Cut the power at the circuit breaker box and make 100% sure that the power is off with a non-contact circuit tester. Also good to verify with a volt meter as well.
Remove the twist on wire connector that joins the two black wires in the upstairs box. Also remove the black wire that connects to the current upstairs switch Common terminal. Make sure you position all the wires so that they are not going to touch and are safely away from any other terminals or the electrical box and grounds. Next step is to identify which of the two right most black wires comes from the power panel circuit breaker and which one goes to the light fixture. The safest way to do this is to use a wire tracer tool from the light fixture box. The alternative, but less safe, is to temporarily turn the power back on and use a volt meter to see which of the two black wires becomes energized with the AC mains voltage.
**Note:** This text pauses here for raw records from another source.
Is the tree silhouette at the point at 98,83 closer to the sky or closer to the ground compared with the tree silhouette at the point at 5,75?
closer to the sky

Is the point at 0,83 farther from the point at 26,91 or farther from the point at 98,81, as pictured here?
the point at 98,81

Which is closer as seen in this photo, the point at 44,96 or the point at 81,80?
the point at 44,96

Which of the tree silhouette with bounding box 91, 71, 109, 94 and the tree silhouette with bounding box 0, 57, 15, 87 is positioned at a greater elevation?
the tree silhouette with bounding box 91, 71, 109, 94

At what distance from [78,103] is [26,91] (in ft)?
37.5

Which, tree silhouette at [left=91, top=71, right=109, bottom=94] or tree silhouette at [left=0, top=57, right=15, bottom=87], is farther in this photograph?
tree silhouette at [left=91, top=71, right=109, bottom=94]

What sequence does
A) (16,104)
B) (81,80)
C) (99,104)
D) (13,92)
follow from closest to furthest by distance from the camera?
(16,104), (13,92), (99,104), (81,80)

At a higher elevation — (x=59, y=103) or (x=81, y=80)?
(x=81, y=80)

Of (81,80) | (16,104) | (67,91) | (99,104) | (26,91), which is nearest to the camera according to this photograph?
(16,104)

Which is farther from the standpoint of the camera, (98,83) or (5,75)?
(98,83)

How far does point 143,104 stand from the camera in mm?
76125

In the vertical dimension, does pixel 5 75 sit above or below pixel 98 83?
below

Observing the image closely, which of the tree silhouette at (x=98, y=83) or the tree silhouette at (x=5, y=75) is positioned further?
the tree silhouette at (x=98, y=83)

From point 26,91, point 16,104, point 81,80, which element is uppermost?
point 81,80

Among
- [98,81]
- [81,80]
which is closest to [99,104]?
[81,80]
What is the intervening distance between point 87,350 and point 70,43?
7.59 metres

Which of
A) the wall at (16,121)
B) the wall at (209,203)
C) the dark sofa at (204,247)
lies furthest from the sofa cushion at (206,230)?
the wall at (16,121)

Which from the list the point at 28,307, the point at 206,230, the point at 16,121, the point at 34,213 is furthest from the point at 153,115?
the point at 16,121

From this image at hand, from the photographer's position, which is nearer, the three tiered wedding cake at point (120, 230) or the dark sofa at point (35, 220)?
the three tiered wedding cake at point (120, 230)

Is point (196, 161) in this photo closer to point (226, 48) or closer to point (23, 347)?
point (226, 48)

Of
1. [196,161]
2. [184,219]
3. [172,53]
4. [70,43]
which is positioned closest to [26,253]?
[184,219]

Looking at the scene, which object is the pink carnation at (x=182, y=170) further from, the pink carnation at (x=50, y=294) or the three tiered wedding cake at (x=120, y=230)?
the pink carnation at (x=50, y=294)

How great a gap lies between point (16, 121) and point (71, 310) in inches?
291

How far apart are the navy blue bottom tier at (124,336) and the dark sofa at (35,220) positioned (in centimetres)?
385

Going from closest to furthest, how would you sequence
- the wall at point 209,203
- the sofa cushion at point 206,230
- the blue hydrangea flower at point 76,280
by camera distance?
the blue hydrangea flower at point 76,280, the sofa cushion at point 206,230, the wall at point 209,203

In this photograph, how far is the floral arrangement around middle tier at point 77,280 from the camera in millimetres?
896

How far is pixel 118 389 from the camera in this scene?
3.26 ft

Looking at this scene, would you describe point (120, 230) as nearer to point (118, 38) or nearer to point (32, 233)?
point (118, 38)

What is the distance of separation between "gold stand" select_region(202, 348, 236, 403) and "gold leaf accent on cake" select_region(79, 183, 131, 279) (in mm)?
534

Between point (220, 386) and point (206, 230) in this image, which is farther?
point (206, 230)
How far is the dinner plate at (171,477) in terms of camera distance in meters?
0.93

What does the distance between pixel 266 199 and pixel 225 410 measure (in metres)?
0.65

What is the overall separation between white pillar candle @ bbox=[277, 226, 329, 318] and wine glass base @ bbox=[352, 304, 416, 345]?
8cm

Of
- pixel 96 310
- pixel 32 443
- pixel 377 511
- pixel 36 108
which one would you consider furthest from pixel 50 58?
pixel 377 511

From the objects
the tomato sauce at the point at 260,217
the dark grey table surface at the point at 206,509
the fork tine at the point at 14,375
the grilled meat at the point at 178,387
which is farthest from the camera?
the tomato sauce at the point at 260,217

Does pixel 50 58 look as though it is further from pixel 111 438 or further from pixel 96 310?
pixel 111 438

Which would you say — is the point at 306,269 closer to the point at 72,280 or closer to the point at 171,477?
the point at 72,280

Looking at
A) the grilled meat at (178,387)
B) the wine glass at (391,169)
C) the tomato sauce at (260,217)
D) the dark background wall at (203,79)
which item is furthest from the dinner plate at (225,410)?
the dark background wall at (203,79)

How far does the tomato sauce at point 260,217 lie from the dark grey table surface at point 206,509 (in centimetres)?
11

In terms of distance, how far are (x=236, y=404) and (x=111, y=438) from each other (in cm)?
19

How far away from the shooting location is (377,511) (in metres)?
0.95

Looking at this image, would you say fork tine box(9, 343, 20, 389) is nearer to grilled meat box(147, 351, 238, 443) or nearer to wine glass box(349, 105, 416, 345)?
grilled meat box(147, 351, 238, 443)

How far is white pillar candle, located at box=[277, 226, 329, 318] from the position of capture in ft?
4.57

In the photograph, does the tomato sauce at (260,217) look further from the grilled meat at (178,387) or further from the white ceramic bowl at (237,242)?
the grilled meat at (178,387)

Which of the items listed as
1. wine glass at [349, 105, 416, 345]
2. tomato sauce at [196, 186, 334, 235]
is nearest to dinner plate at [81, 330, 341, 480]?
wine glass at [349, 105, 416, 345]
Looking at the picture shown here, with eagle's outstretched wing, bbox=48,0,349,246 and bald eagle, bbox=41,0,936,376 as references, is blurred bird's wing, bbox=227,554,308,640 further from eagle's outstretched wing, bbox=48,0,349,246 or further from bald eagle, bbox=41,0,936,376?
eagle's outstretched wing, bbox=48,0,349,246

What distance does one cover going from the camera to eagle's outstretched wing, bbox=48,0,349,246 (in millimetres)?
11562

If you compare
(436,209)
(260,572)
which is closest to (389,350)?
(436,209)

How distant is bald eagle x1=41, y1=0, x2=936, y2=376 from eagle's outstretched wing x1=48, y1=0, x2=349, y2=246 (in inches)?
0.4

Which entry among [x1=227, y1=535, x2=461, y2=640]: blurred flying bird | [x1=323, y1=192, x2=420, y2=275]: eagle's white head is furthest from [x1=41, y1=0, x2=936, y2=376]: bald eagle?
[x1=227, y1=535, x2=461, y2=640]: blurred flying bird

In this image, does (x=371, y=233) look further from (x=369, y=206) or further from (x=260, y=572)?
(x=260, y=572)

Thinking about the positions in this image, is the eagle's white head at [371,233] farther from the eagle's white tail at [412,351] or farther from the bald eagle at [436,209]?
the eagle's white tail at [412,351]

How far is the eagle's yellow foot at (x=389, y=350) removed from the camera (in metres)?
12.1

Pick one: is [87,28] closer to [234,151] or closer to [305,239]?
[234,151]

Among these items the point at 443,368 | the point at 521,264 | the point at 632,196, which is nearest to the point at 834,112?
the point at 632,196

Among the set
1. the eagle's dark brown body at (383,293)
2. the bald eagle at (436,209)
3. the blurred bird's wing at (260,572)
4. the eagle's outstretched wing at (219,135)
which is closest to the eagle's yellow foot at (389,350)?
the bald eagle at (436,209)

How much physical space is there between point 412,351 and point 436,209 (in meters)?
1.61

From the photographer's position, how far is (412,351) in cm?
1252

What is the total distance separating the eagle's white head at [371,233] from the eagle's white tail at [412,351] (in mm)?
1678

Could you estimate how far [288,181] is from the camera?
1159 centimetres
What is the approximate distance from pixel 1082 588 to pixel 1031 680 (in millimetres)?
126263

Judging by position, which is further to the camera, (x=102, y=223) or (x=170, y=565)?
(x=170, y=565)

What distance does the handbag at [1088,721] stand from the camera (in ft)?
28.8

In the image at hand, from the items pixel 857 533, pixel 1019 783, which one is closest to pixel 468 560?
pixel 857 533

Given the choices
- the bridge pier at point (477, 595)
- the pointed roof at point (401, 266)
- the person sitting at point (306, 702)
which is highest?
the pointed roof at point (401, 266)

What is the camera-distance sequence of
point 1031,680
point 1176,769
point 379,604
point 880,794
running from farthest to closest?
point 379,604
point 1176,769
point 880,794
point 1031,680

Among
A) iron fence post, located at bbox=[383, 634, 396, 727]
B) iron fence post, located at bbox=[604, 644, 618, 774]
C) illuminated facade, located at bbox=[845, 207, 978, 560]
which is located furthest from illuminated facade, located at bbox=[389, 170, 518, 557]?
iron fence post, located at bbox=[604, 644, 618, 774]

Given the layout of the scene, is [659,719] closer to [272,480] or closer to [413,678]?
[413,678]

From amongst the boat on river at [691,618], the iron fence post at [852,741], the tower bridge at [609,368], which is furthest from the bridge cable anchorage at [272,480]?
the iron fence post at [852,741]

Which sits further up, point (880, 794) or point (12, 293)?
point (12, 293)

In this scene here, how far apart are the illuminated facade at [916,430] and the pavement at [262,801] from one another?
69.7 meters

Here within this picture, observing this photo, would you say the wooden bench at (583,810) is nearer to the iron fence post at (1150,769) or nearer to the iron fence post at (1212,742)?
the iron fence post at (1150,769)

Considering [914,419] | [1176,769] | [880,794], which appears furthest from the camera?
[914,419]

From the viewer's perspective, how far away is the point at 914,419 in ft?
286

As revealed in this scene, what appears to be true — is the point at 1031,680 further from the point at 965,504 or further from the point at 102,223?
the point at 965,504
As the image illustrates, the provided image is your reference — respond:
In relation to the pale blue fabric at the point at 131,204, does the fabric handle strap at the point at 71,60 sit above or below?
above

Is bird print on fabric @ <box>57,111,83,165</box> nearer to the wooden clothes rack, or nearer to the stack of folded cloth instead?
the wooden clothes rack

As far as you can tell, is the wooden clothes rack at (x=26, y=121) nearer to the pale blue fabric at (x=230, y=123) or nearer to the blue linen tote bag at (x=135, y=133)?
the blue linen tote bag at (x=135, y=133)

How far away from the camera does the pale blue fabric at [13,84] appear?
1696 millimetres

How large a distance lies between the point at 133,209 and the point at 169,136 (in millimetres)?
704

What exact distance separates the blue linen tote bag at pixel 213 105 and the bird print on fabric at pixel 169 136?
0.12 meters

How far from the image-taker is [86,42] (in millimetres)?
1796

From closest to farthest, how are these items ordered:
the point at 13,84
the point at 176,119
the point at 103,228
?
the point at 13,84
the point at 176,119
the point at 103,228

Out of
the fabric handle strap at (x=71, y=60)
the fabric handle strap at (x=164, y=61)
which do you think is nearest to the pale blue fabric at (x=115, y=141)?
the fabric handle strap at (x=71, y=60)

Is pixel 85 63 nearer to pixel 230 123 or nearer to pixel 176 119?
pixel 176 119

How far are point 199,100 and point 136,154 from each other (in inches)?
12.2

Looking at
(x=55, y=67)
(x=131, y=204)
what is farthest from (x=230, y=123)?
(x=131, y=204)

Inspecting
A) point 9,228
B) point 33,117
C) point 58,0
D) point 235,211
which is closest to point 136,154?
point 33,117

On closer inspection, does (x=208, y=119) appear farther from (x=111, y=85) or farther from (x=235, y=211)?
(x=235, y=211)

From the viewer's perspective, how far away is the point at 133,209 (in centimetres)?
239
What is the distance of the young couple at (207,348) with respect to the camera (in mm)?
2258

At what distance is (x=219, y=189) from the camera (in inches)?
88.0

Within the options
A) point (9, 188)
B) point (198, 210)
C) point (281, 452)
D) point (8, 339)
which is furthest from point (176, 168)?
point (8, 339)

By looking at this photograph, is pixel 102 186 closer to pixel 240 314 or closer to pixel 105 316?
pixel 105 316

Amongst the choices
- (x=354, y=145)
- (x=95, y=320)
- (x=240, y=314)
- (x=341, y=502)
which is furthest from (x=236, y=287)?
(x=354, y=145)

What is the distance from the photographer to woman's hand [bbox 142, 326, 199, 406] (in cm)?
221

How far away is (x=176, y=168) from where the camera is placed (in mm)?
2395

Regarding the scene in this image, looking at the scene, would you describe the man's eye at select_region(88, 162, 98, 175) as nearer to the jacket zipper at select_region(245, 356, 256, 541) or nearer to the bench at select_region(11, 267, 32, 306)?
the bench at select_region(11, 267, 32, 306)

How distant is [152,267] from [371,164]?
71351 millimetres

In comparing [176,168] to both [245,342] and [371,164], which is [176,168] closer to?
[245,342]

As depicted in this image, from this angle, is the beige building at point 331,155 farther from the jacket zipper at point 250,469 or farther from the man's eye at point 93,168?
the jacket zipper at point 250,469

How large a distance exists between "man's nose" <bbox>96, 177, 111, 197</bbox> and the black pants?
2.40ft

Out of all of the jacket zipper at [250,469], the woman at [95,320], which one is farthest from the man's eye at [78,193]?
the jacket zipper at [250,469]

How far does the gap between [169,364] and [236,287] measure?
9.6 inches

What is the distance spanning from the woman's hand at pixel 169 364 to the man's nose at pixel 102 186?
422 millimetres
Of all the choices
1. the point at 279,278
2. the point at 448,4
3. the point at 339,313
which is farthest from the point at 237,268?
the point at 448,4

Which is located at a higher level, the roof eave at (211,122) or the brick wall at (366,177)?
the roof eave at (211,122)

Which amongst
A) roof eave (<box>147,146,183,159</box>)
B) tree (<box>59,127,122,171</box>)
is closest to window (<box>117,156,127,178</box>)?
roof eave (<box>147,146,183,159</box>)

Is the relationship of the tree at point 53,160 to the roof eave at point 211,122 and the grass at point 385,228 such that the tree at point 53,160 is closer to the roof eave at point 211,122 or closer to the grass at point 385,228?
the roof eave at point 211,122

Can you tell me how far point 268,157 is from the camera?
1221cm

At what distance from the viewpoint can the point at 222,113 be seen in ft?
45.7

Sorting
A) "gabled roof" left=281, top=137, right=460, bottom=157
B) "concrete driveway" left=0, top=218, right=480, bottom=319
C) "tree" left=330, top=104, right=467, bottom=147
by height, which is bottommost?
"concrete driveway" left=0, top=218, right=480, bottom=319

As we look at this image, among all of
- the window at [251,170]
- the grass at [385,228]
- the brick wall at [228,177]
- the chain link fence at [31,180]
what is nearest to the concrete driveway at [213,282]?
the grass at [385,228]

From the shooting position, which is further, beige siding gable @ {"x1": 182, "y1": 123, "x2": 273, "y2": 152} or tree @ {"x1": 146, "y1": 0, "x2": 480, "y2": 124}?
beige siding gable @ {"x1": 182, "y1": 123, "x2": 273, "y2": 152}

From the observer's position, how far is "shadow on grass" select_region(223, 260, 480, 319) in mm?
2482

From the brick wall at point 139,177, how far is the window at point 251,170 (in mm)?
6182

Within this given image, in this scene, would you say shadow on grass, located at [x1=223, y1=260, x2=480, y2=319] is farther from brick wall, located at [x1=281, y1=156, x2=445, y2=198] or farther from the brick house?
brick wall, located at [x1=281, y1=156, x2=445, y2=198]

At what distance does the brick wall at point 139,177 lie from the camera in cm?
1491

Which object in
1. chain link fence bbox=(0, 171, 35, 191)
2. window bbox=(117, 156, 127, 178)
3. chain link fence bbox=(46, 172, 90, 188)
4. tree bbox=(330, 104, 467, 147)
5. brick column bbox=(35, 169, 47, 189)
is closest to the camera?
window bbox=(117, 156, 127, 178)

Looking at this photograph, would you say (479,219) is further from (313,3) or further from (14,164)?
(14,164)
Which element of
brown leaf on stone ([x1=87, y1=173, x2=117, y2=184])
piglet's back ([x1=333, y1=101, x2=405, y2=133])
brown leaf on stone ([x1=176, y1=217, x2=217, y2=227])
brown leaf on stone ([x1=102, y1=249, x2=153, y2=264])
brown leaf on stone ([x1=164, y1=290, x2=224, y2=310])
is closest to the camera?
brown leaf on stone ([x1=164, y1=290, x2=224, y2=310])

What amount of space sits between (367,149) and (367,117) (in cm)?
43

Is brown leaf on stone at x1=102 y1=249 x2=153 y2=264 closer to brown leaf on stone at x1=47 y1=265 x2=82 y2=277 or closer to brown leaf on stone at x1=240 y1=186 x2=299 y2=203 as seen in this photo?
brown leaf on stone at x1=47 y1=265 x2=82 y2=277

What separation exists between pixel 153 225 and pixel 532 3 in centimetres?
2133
Once determined turn the power back off and/or remove the wire tracer. Mark the correct cable as LIGHT and the other as POWER so as to not confuse which is which.
You will use the AUX switch in the downstairs location. Remove the old switch and connect the new one as follows: Red to Traveler terminal - White to Neutral Terminal - Safety Ground to switch ground and Black will be capped off and not used.
The RELAY switch will be used in the upstairs location. Remove the old switch and then follow the steps below to connect the new relay switch.
Note that I will refer to your two right most cables as the LIGHT cable and the POWER cable as you determined and marked in step 2. As drawn in your diagram the left cable is the one that routes to the downstairs switch box.
Connect the white wires of all three cables together along with a white pigtail. This will be a wire nut that has four wires in it. These will now connect the neutral of the incoming power cable to neutral for the upstairs switch, to the neutral return from the light fixture and neutral for the upstairs relay switch on the pigtail.
Connect the other end of the white pigtail to the Neutral terminal on the relay switch.
Connect the safety Ground from the relay switch into the three ground wire connections in the box from the three cables.
Connect the red wire to the Traveler terminal on the relay switch.
Connect the black wire from the marked POWER cable to the Line terminal on the relay switch. This should connect to nothing else.
Connect the black wire from the marked LIGHT cable to the Load terminal on the relay switch. This should connect to nothing else.
The black wire in the left most cable will not be connected to anything and should be capped off.
That should do it. You can double check your work, mount the switches to the box and restore power to the circuit.